Se ha visto claro en Egipto, cuando llegaron los Hermanos Musulmanes, en vez de gobernar para todo los egipcios, se dedicaron a poner piedrecitas para montar su parcela teocrática. Pero en ese país había la suficiente tradición de modernidad para pararles en seco. Magnífico pretexto para un ejército que es un estado dentro del propio estado egipcio. Otro pretexto.
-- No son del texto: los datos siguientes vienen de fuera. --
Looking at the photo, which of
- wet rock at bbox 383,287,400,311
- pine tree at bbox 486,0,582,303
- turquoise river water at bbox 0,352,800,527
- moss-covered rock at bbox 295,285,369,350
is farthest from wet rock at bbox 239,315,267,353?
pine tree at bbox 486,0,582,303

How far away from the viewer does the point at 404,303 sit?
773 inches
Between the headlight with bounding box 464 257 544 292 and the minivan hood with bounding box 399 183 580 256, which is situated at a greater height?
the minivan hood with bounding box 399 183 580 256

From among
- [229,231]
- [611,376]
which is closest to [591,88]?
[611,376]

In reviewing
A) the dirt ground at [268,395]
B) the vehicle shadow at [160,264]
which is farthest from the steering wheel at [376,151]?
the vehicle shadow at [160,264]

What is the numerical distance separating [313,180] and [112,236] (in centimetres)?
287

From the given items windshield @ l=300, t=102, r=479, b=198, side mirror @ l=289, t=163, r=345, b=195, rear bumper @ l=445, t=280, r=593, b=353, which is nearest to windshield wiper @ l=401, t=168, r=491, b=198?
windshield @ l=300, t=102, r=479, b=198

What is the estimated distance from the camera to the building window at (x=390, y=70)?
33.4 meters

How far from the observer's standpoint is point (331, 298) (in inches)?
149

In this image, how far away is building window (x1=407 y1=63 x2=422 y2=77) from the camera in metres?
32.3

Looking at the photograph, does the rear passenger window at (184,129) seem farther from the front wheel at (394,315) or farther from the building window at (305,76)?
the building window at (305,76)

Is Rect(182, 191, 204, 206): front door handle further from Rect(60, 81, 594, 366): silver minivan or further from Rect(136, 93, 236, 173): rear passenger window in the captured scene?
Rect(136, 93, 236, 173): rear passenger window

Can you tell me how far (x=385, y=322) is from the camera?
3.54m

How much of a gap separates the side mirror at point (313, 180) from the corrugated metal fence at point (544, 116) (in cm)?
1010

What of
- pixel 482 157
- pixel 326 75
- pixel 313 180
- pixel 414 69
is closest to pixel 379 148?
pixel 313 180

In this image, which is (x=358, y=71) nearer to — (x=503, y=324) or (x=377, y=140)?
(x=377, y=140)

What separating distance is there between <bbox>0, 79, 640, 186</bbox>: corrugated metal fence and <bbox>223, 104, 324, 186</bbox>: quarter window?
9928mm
En Turquía  Erdogán, anda con más tiento, por la tradición laica del estado creado por Ataturk, y por la presencia de un ejército de una importancia estratégica, para Occidente, muy importante. Lo de crear piscinas separadas para distintos sexos en las olimpiadas, tiene toda la pinta de ser un guiño a la galería, que demuestra las dificultades para hacer reformas de más calado. Y de paso quitarse de encima unas olimpiadas que supondrían una invasión de modernidad que este señor no parece desear.
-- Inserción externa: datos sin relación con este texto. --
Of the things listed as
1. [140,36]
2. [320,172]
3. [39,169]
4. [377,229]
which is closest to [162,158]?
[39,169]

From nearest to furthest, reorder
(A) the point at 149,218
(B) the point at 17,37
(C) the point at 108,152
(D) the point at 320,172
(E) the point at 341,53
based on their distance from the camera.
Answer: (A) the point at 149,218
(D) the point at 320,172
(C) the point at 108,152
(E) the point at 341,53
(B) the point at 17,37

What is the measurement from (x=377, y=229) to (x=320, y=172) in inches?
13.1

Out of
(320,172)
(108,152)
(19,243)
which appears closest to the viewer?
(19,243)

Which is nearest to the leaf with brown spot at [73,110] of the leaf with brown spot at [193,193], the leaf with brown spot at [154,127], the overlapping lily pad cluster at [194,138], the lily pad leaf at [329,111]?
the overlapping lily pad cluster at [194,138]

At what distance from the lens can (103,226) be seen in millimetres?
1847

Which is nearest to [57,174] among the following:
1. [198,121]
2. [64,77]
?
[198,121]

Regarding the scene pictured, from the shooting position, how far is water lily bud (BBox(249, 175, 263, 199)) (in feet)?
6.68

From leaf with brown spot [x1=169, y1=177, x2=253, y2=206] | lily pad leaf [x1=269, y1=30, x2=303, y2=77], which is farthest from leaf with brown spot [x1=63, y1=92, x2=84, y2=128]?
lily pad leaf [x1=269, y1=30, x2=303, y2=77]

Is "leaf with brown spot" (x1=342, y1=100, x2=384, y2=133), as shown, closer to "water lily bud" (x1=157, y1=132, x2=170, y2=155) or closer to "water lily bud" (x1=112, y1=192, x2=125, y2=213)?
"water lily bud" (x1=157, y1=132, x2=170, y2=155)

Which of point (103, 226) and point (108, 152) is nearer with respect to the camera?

Por eso no creo en las bondades de la llamada "primavera árabe". Se están produciendo levantamientos contra regímenes totalitarios, bien es cierto; pero para ser sustituidos por otros a los que no se ve claro vayan a ser mejores que los que estaban.
Y en medio de ese batalla campal el pueblo llano que seguro que les da lo mismo los chiitas que los sunitas. Que solo desean vivir en paz, disfrutando de sus creencias religiosas sin que tengan necesariamente que ser motivo de muere y miseria.
Pero lo que es inconcebible es que Occidente se meta en esos avisperos, para poner orden. El gaseo de los civiles sirios, siendo un acto reprobable, no lo es menos que las muertes de miles de personas  que a diario son víctimas del hambre ante la indiferencia occidental. ¿cómo se justifica el rigor de Occidente en el caso de Siria?. El mismo Occidente que mantiene el status quo en numerosos países, donde sus ciudadanos carecen de todo, mientras hacen sustanciosos negocios con los déspotas que les gobiernan.
Ya escribí en este blog sobre las razones de las intervenciones en Libia y Mali: la protección de los intereses de Francia en el área económica del franco C.F.A.  Me temo que lo de Siria sea algo parecido. 
Al final, posiblemente, el problema para los habitantes de estos países, estén en uno o en otro bando, sea que la diferencia con respecto al siglo XII solo sea de apariencias.